The various links of the PIC supply chain and the projected areas of effect of Project MEKOPP’s testing machines.
Project MEKOPP aims to design and prototype testing equipment which can identify defect-free ‘good’ dies in between production steps fully automatically. Two state-of-the-art test machines are proposed: a photonics visual inspection tool (PVIT) to perform visual verification of the structures on-chip (AKA lithography-check), and a photonic test prober (PTP) for measuring the photonic and electronic functionalities of the chips. Such testing methods would allow engineers to redirect packaging resources towards good dies only with minimal effort. It would also allow engineers to create spec sheets, gather statistics and thus identify which fabrication steps cause the most defects and optimise production on that basis. It is expected that such methods would halve energy consumption, material waste, and wear-and-tear of fabrication equipment.
The role of LioniX International:
As prospective end-user of the testing machines with decades of daily experience in PIC testing, LioniX International will carry out functional testing of the PTP and PVIT prototypes developed in the project and aim to integrate these in their productions line. LioniX will also consult on the test cases to identify which functions require the most improvement.

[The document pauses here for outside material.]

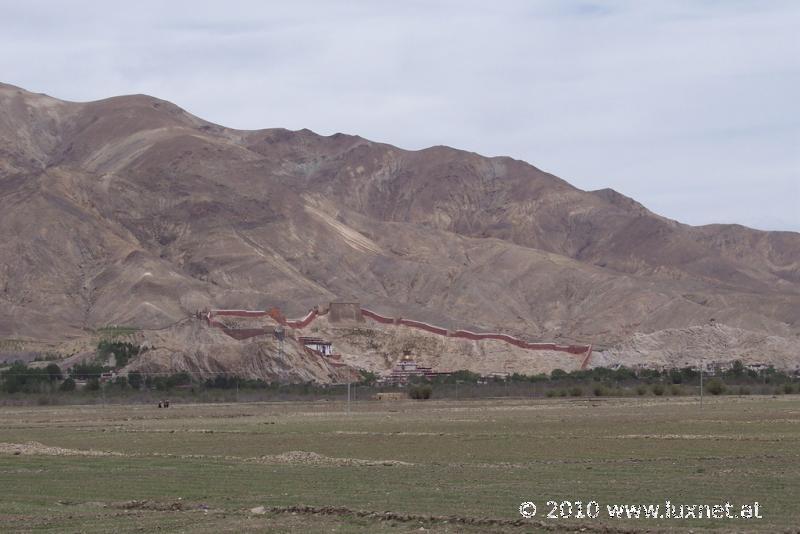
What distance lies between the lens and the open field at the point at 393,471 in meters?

Additionally, LioniX will propose system requirements of the PTP machine, drawing on its expertise in assembly and module packaging. This will verify the technology readiness level of both machines in cases that mirror their final deployment on the market. LioniX International will also supply test chips and wafers to allow other consortium members to test the devices during production and design phases.
Our consortium partners High Tech NL, Holland Semiconductors, and Workfloor have parallel press releases about Project MEKOPP. The project is funded by the European Regional Development Fund through the OP Oost program.